### 提示文
# # # # # # #

同技術は、画像をパッチ単位に分割し、3次元の位置情報を保持するパッチベース処理することで、各データセットの特徴を正確に学習でき、診断支援精度を3.04%向上させる優れものだ。
医療画像セグメンテーションタスクにおいて、画像を等サイズのパッチに分割し、三次元座標空間で表現するパッチベースの対照学習手法を導入した最初の取り組みとなる。データの種類に応じて専門モデルを動的に選ぶMixture of Expertsを導入し、異なる画像の干渉を回避しつつ高精度な医用画像セグメンテーションを実現した。
同技術は、多様な医用画像データを効率的に統合して学習できるAIモデルの実現に貢献し、限られた医療データでも高精度な診断支援を行う技術基盤として期待される。同研究成果は、国際学術誌「Neural Computing and Applications」に本年5月8日にオンライン公開された。

# # # # # # #

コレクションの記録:
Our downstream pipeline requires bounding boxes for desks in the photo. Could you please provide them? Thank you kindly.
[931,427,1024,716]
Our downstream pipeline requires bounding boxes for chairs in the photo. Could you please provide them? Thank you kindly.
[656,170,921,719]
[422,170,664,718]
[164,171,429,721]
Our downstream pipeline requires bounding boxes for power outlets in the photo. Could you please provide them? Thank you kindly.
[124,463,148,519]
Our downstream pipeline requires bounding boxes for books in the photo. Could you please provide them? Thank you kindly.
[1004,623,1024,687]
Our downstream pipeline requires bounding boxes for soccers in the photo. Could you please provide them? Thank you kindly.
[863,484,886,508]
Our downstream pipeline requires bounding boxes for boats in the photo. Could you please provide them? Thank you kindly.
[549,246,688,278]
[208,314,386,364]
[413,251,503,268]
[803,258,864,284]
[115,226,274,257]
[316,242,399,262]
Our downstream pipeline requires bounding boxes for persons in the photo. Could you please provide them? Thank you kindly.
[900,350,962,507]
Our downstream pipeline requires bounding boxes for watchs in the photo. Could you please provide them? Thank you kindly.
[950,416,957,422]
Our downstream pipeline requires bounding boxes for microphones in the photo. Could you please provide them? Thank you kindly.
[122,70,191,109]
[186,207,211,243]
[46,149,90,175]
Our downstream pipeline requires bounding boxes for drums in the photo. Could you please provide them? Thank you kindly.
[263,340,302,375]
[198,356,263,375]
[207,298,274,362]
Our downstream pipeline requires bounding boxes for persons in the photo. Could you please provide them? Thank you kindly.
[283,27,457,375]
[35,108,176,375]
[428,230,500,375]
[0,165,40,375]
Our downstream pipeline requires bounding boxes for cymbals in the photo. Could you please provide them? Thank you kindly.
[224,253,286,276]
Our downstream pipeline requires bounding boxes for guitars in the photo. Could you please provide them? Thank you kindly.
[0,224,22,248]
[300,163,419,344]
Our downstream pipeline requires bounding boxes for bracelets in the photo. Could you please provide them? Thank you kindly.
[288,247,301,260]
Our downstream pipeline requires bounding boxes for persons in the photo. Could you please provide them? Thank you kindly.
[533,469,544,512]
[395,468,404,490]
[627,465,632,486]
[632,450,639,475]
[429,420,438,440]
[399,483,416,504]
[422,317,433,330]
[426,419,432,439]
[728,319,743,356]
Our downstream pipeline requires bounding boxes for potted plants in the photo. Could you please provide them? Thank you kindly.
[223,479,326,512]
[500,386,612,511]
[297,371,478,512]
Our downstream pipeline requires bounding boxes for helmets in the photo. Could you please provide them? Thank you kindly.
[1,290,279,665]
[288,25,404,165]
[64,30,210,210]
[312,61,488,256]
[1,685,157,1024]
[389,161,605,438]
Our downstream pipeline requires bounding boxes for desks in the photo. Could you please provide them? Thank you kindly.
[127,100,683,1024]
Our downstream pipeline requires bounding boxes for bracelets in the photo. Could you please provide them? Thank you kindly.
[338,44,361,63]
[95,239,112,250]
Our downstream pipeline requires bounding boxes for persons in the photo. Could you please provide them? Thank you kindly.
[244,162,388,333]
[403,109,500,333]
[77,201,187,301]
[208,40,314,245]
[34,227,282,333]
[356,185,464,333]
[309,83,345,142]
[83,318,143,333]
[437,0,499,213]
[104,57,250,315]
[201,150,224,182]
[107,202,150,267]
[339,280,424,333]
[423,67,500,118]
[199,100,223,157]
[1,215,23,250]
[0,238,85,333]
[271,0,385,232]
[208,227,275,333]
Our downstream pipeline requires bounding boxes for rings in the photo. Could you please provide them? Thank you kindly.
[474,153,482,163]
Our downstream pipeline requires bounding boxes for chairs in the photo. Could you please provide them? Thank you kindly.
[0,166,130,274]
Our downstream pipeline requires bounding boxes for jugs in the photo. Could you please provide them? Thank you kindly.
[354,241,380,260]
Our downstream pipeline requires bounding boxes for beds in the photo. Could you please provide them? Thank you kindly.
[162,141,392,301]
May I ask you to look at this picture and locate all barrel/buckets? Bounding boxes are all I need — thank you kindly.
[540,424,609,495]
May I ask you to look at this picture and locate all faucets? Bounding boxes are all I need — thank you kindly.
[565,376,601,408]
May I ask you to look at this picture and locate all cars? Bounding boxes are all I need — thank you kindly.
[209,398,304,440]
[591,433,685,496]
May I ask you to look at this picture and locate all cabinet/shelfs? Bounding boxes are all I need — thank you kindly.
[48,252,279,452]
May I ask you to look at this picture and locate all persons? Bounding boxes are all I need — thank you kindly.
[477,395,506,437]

# # # # # # #

### 実施事項 1
提示文について、次の問いに答えよ。
(a) 同技術により、診断支援精度は何%向上するとされているか。
(b) データの種類に応じて専門モデルを動的に選ぶために導入された手法の名称は何か。
(c) 研究成果がオンライン公開された国際学術誌の名称は何か。
### 実施事項 2
提示文の「同技術は、画像をパッチ単位に」から「Computing and Applications」に本年5月8日にオンライン公開された。」までを、両端を含めて一字も変えずに出力せよ。

### 解答欄 1
(a) 3.04%
(b) Mixture of Experts
(c) Neural Computing and Applications

### 解答欄 2
同技術は、画像をパッチ単位に分割し、3次元の位置情報を保持するパッチベース処理することで、各データセットの特徴を正確に学習でき、診断支援精度を3.04%向上させる優れものだ。
医療画像セグメンテーションタスクにおいて、画像を等サイズのパッチに分割し、三次元座標空間で表現するパッチベースの対照学習手法を導入した最初の取り組みとなる。データの種類に応じて専門モデルを動的に選ぶMixture of Expertsを導入し、異なる画像の干渉を回避しつつ高精度な医用画像セグメンテーションを実現した。
同技術は、多様な医用画像データを効率的に統合して学習できるAIモデルの実現に貢献し、限られた医療データでも高精度な診断支援を行う技術基盤として期待される。同研究成果は、国際学術誌「Neural Computing and Applications」に本年5月8日にオンライン公開された。